プレジデントオンライン / 2024年3月28日 18時15分

※写真はイメージです - 写真=iStock.com/AH86

脳にいい言葉、悪い言葉は何か。脳内科医の加藤俊徳さんは「『うまくいくさ』『私は正しい』といった自己を肯定する良いひとり言は脳を活性化させる一方で、悪いひとり言は脳の働きを抑え、フリーズさせる。私のクリニックを訪れるうつ病傾向の人の少なからずがつぶやく『どうせ私は~』というフレーズは、自分を損なう最悪の言葉である」という――。(第2回/全3回)

※本稿は、加藤俊徳『なぜうまくいく人は「ひとり言」が多いのか?』(クロスメディア・パブリッシング)の一部を再編集したものです。

■成功する人は誰もが「良いひとり言」をつぶやいている

成功している会社の経営者は、ひとり言と向き合うことが上手なのではないでしょうか? 彼らは本当に大事なことは、誰にも相談できません。最後は、自分自身で判断するしかないとわかっています。

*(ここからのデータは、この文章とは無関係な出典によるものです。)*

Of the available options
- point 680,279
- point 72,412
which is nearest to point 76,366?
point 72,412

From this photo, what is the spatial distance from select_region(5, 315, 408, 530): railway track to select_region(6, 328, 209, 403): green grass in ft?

孤独の中で、彼らが最後に相談するのは、自分自身でしょう。自分自身に問いかけることが、一番良い結果になるということを知っていると思います。

米国の実業家のロックフェラーは、「未来は現在の過ごし方にかかっている」、「自分を見失わず着実に前進しろ」というのが口癖で、絶えず自分自身に言い聞かせていたようです。

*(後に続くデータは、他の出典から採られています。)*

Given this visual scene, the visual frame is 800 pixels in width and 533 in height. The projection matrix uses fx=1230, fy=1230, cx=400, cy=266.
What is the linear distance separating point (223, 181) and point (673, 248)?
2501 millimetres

成功している人は、意識的に“良いひとり言”を用いているのです。

一方で、否定的で、たんに悪態をついているだけのような、生産性の低いひとり言もあります。

そのようなマイナスのエネルギーを持ったひとり言を発していると、自分自身がどんどん非生産的でマイナス思考の人間になっていきます。

そう考えると、ひとり言は扱い方次第で、とても危険なものでもあるということができます。

私のクリニックを訪れる人たちの中にも、否定的でマイナスの言葉ばかりつぶやいている人がいます。やはりそういう人の脳は、極端に活動が弱くなっています。

良いひとり言は、脳を活性化させ、悪いひとり言は脳をダウンさせます。そう言い切ってよい、と私は考えています。

本稿では、「良いひとり言」と「悪いひとり言」の違いは何かについて考えながら、人生を豊かにする良いひとり言の選び方とつぶやき方を見ていきましょう。

■自分が一番気分が良くなる言葉は何か

良いひとり言の特徴は、ポジティブであるということです。

「きっとできるはず」、「うまくいくさ」と自分の可能性を信じる言葉や、「私は正しい」、「我ながらあっぱれ!」といった自己を肯定する言葉がそれに当たります。

誰でも、右のような肯定的な言葉を投げかけられたら、気分は良くなるでしょう。それは自分自身に投げかけるひとり言でも、まったく同じです。

晴れた日に清々しい表情をした人のイメージ
写真=iStock.com/maruco
※写真はイメージです - 写真=iStock.com/maruco

気分が良くなれば、脳は活発に動き出し、良いアウトプットができるようになります。

自分が一番気分が良くなる言葉が何かを調べてみて下さい。

人それぞれによって、脳が働きやすい言葉は違いますから、何度か口にして試してみるといいでしょう。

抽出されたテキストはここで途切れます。